As with plaintiff’s other allegations, no layperson could determine if the failure to provide a mental
12
health alert deviated from the applicable standard of care or that this violation caused Mr. Bittner’s
death. This theory of liability, like plaintiff’s other allegations, involves “complex
psychiatric/medical issues” related to the “causes, warning signs, and prevention of suicide,”
which require expert testimony. Id.
¶ 31. As § 1042(e) makes clear, it is the “rare” medical malpractice case “[w]here a
professional’s lack of care is so apparent that only common knowledge and experience are needed
to comprehend it.” Estate of Fleming v. Nicholson, 168 Vt. 495, 497-98, 724 A.2d 1026, 1028
(1998). The Moats court gave as an obvious example leaving a “loaded gun” in the presence of
“a mentally-ill person.” 521 S.E.2d at 188 (contrasting facts with obvious example of case that
would not require expert testimony). Other courts have found expert testimony unnecessary
where, for example, a suicidal patient was placed in a second-floor room with an operable window
where the “cause of the accident (. . . the openable window) was not inextricably connected with
a course of treatment involving the exercise of medical judgment beyond the common knowledge
of laymen,” Meier v. Ross Gen. Hosp., 445 P.2d 519, 523 (Cal. 1968), or where a psychiatrist
allegedly allowed a decedent to remain in a hospital room with sprinkler pipes from which the
decedent had previously attempted to hang himself, which constituted “actionable ordinary
negligence” that did not require “reference to professional standards of care,” Kerker v. Hurwitz,
558 N.Y.S.2d 388, 390 (N.Y. App. Div. 1990).

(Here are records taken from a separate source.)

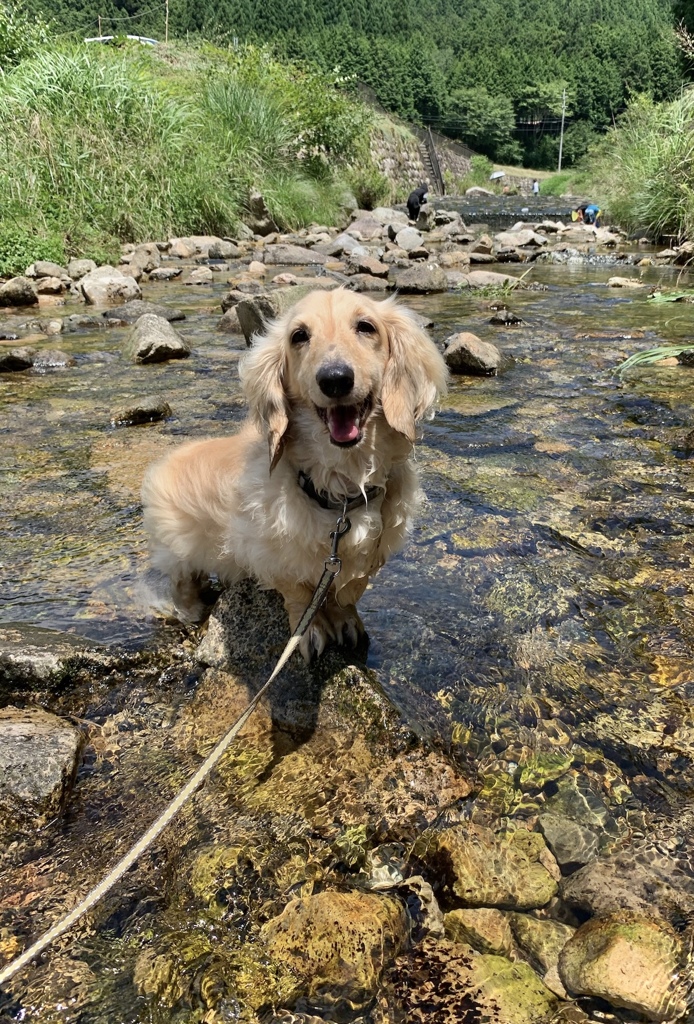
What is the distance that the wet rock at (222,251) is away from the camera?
1279 cm

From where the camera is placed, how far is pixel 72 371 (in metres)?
6.14

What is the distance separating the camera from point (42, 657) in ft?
7.41

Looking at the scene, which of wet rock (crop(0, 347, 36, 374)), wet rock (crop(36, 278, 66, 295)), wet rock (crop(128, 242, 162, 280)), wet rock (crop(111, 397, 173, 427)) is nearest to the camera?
wet rock (crop(111, 397, 173, 427))

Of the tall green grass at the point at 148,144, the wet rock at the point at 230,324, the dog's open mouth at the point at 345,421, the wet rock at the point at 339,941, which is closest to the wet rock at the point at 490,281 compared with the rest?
the wet rock at the point at 230,324

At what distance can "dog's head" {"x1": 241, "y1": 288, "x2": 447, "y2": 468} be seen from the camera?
2090 millimetres

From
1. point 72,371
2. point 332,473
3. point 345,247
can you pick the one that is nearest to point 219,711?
point 332,473

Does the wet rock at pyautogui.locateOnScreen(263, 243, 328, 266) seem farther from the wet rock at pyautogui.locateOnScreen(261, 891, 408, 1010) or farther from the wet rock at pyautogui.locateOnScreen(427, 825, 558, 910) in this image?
the wet rock at pyautogui.locateOnScreen(261, 891, 408, 1010)

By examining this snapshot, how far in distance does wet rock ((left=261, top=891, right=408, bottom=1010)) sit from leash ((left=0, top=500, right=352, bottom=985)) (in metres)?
0.37

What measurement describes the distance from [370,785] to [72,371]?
524 centimetres

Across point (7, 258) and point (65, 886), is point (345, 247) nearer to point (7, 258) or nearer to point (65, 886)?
point (7, 258)

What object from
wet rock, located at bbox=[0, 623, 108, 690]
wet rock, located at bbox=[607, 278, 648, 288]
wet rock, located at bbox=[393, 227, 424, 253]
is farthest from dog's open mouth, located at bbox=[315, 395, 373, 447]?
wet rock, located at bbox=[393, 227, 424, 253]

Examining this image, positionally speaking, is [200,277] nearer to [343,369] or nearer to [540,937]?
[343,369]

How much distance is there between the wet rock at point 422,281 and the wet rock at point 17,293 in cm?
491

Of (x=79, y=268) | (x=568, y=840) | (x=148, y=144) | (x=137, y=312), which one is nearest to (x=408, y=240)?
(x=148, y=144)
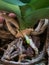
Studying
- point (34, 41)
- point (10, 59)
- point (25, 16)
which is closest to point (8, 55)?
point (10, 59)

¶ 32. There is nothing so obvious here. This case is more akin to Moats, which also
involved an alleged negligent failure to convey information about an individual’s mental health
status between custodians. The Moats court concluded that the case before it “involve[d]
complicated medical issues, specifically, the manner and method of protecting someone who is
suicidal.” Moats, 521 S.E.2d at 188. In that case, the defendant’s “potential liability ar[ose] from
13
its duties in relation to the involuntary commitment process,” and “[d]espite the plaintiff’s attempt
to characterize th[e] case as simply a failure to report [the decedent’s] suicidal tendencies,” the
court concluded that “determining whether [the defendant] deviated from the standard of care
involve[d] more complex issues that are not within the common knowledge of lay jurors.” Id.
¶ 33. Like Moats, this case does not involve the mere failure to “alert” Mr. Bittner’s new
custodians about his mental health. It involves “complicated medical issues.” Id. As discussed
above, a layperson would have no way to know what a mental health alert is, why it was needed
under the circumstances of this case, and how its omission proximately caused Mr. Bittner’s
suicide thirteen days after his transfer.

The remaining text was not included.